Azure OpenAI Services brings enterprise-level security and controls, allowing companies to integrate with LLMs within their existing cloud environment. In this post, I will show you how to chat with PDF files using Azure OpenAI and Cognitive Search, using Microsoft's great React-based front-end.
Although stopping short of being able to fine-tune OpenAI's models, this service delivers surprisingly good results. My chatbot had no problems analyzing multiple 10-Q documents, spotting trends across them in time, and comparing results to benchmarks.
Introduction
As a prerequisite, you will need an Azure subscription, and you will need to submit a registration form for OpenAI Service. It only took me a few hours for it to get approved.
We'll use the ChatGPT + Enterprise data with Azure OpenAI and Cognitive Search project as a starting point.
The flow is familiar to those who have used Pinecone or a similar vector for prompt embedding. OpenAI prompt length is limited, so instead of putting the entire dataset in the prompt, the idea is to pull in the bits of information relevant to the current conversation. Unlike Pinecone, however, this approach does not use vector embeddings and relies purely on text.
Azure Search Services stores the indexed and chunked data. It's fast, and the test project has a handy script for loading PDFs.

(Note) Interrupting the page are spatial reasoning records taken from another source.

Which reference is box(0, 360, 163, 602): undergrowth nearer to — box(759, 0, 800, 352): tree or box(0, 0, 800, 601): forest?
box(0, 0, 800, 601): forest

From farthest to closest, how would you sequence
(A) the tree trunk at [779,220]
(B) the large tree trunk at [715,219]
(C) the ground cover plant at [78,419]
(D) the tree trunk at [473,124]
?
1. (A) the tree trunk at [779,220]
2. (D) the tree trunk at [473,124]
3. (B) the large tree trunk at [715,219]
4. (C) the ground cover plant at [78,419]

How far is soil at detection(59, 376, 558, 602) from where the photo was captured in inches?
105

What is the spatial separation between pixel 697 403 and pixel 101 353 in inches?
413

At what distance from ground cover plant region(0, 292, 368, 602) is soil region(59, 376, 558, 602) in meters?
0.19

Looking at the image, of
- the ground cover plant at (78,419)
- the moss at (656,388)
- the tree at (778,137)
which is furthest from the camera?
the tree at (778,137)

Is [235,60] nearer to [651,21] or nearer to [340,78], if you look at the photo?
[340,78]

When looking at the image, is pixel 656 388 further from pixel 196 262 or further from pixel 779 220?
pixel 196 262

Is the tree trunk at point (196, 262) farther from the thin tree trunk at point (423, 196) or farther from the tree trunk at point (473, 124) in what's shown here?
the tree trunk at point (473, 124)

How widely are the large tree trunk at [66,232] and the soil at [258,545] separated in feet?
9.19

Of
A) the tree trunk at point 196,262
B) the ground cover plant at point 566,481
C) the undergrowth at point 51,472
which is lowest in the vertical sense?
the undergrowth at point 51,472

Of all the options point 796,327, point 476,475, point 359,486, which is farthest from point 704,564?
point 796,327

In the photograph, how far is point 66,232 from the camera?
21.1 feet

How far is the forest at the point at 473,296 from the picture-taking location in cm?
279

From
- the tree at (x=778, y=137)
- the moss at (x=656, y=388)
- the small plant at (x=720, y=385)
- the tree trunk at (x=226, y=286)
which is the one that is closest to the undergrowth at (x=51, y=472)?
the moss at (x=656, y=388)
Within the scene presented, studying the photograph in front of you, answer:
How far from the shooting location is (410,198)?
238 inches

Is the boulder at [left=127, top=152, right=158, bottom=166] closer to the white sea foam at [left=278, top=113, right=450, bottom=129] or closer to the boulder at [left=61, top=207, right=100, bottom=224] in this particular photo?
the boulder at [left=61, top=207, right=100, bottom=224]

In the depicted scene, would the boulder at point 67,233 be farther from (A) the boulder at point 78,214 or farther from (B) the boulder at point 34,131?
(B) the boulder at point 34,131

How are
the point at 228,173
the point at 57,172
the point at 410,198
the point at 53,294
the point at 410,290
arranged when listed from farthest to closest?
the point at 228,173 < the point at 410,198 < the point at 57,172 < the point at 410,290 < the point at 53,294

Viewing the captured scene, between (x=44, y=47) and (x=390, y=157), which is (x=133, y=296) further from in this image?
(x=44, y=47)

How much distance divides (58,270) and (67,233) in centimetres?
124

Before sending the prompt to OpenAI, the app pulls out keywords and queries Cognitive Search for relevant chunks of text and embeds them at the front of the prompt. This simple approach is surprisingly effective.
Loading Data
You can train the project on any dataset; just put the files in the data
folder. You can always rerun the data processor with: /scripts/prepdocs.sh
.
Setting up the project
Initialize the project:
- In the terminal, create a new folder called
azure-search-openai-demo
and switch to it - Run
azd auth login
- Run
azd init -t azure-search-openai-demo
- Run
azd up
to launch the project
If you want to specify an existing resource group, you use azd env set AZURE_OPENAI_RESOURCE_GROUP {name}
.
The project will take a few minutes to initialize all its services. Once OpenAI and Cognitive Search services are created, you can run the project locally. Go into the app
directory and run either ./start.ps1
(Windows) or ./start.sh
(Mac and Linux).
The local server will be running on http://127.0.0.1:5000; navigate to it in your browser. The project comes with a nice React front for interacting with your chat.
Two Models
The app has two modes: a Q&A mode that uses text-davinci-003 and a chat one that uses gpt-35-turbo. Although similar, they have their differences.
text-davinci-003 performs slightly better than GPT-3.5 Turbo with k-shot examples, and it produces more concise responses than GPT-3.5 Turbo, which may be preferable for certain use cases. It is less accurate with 0-shot falsification and sentiment analysis.
gpt-35-turbo produces longer responses and performs slightly better at math tasks.
I tested the two side by side, and once the prompt was dialed in, they produced similar results on my dataset of business PDF files. With some prompt tweaking, the Chat functionality worked, as well as Q&A on complex queries.
Prompt Tweaks
To get the best results, I found it helpful that the model uses its own knowledge to supplement what it finds in your dataset.
To do that, I added the following:
If the question is broad, combine information from the sources below with your general knowledge.
To make citations look nicer, I added the following:
If the question is broad, combine information from the sources below with your general knowledge.
This will always insert a citation after the sentence without repeating the source.
Finally, because the citation mechanism uses [] brackets, it breaks the replaceable text that ChatGPT sends when composing emails. To fix that, I added the following:
When outputting replaceable text, you must use parenthesis instead of square brackets, e.g. use (NAME) not [NAME], use (FIRST_NAME) not [FIRST_NAME], and use (DATE) not [DATE].
Conclusion
Even in its current nascent form, Azure OpenAI and Cognitive Search work much better than, say, SharePoint search. Loading HR data into the system could help speed onboarding and make it easier for folks to find stuff in vast swaths of company documentation.
We are seeing the early inklings of something powerful and transformational. Once models can train on business data, they will, over time, codify the business processes, handling automation and orchestration.
I have no doubt that with time, Large Language Models will act as general-purpose computing platforms, taking high-level natural language instructions instead of programming code.